Birisi için üzülmeyi bıraktığında, onu sevmeyi de bırakmış olmaz insan. Aslında kendisini sevmeyi hatırlamış olur ve kendini sevmekle bir başkasını sevmek, özünde aynı şeydir.

Sevdiğin, her neredeyse - seni artık sende seviyor olacak.

Bunu gönlüne anlatmak zordur ama aslında sevdiğinin ardından yas tutmaya da gerek yoktur. Çünkü ölen sadece bedendir ve üzüldüğümüz şey, o bedenin toprağa karışacak olması değildir. Ağaç hep oradayken düşen yapraklar için üzülür müsün? Hayat hep oradayken ne diye ölüm için üzülesin?

İnsan aslında ölen kişinin artık kendisinde yaşamayacağı zannından ötürü üzülür. Oysa hatıralar silinip gitse ve hatta üstünden ömürler de geçse sevgi capcanlıdır ve kalbine aldığın güzelliği oradan artık hiç kimse çıkartamaz. Kalbinde giden kişinin sevgisi olduğu müddetçe kimse senden uzak bir yere gitmemiş demektir.

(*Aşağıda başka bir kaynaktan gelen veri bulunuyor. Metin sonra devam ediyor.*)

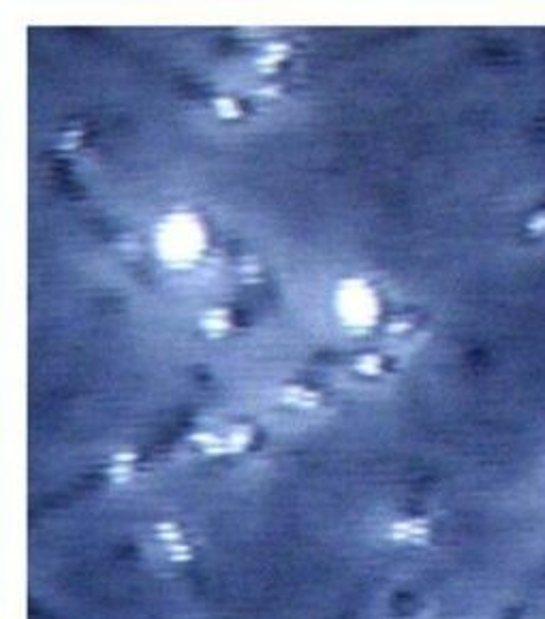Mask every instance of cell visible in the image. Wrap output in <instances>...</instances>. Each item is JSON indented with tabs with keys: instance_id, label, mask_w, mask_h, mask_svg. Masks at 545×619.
<instances>
[{
	"instance_id": "1",
	"label": "cell",
	"mask_w": 545,
	"mask_h": 619,
	"mask_svg": "<svg viewBox=\"0 0 545 619\" xmlns=\"http://www.w3.org/2000/svg\"><path fill=\"white\" fill-rule=\"evenodd\" d=\"M430 527L426 519H404L396 521L389 527V539L398 543H411V545H422L428 541Z\"/></svg>"
}]
</instances>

Ayrılık acısı çekmek, önünde akan bir yaşam nehri varken sen yüzünü, kafanda kurduğun hatırlardan yapılı ölü bir geçmişten; bu canlı, akışkan tazeliğe dönemiyorsun demektir... Ama yine de sorun yoktur. Çünkü yaşamın acelesi yoktur.

Esasında orada olan, sen ben değildir. O her daim yaşayan özdür ve tüm yaşamı sevgisiyle var ettiği için, kaçınılmaz olarak kendisini sende de bende de tekrar sevecek dolayısıyla yaşamı sevmeyi de muhakkak hatırlayacaktır.